En este sentido, entonces, podemos preguntarnos si la posibilidad de elegir, dentro de los confines en los cuales se encuentran nuestras existencias, coincide con la libertad. Una historia filosófica podrá ayudarnos. Se trata de una especie de bullying ad litteram. El pensador francés Jean Buridan estaba convencido de que son las cosas buenas las que determinan nuestra voluntad de quererlas.

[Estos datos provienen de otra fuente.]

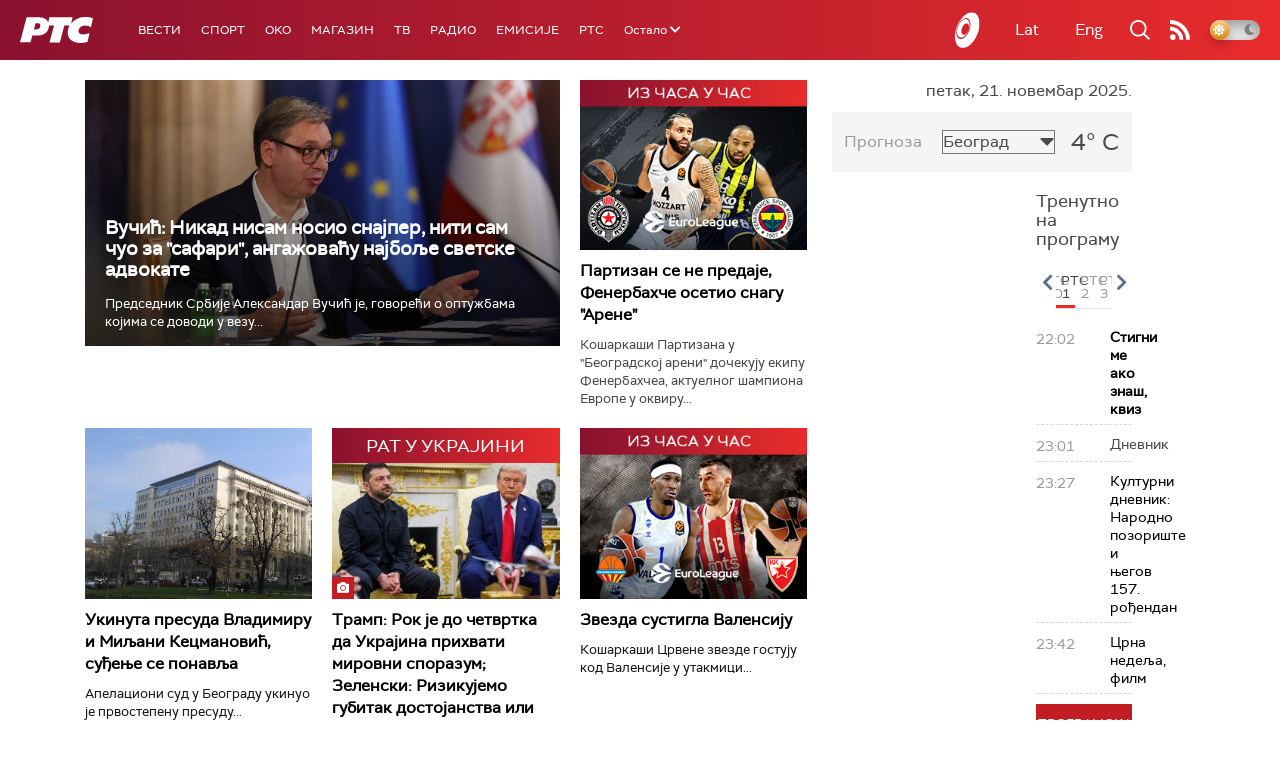

--- FILE ---
content_type: text/html;charset=UTF-8
request_url: https://www.rts.rs/ajax/epsilonScheme.jsp?itemId=&name=rts1
body_size: 509
content:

Frente a tal postura algunos le contestaron con la historia de aquel burro que, frente a dos montones de heno puestos a la misma distancia y de la misma cantidad y calidad, no sabiendo cuál elegir, se muere de hambre. La anécdota nos ayuda a entender que nos movemos en el mundo de las infinitas posibilidades, en el cual el concepto de bien se desliza pasando de un significado moral a uno comercial y, por ende, que “todo da (moralmente) lo mismo” o así parece. La anécdota del burro es reveladora, entonces, del hecho de que la posibilidad de elegir es la posibilidad de la libertad, pero sin lugar a dudas, no es todavía libertad que se realiza. Es libertad posible, pero no actual.
Conocer nuestra historia, nuestras raíces culturales y familiares, hacer un viaje interior descubriendo el camino de la vida, aceptar nuestros límites y diferencias con los demás e integrar todo esto aceptándolo como don (aunque a menudo es doloroso), no significa perder la posibilidad de ser libres, sino empezar a serlos. Tomar decisiones, diciendo un “sí” y, por consiguiente, muchos “no”, no es negar la libertad, sino empezar a realizarla. En el fondo, una persona realizada, plenamente integrada en sí misma y en armonía con su entorno, es una persona que ha sabido optar por algo, persiguiendo un proyecto, un ideal, un sueño .
Artículo publicado en la edición Nº 611 de la Revista Ciudad Nueva.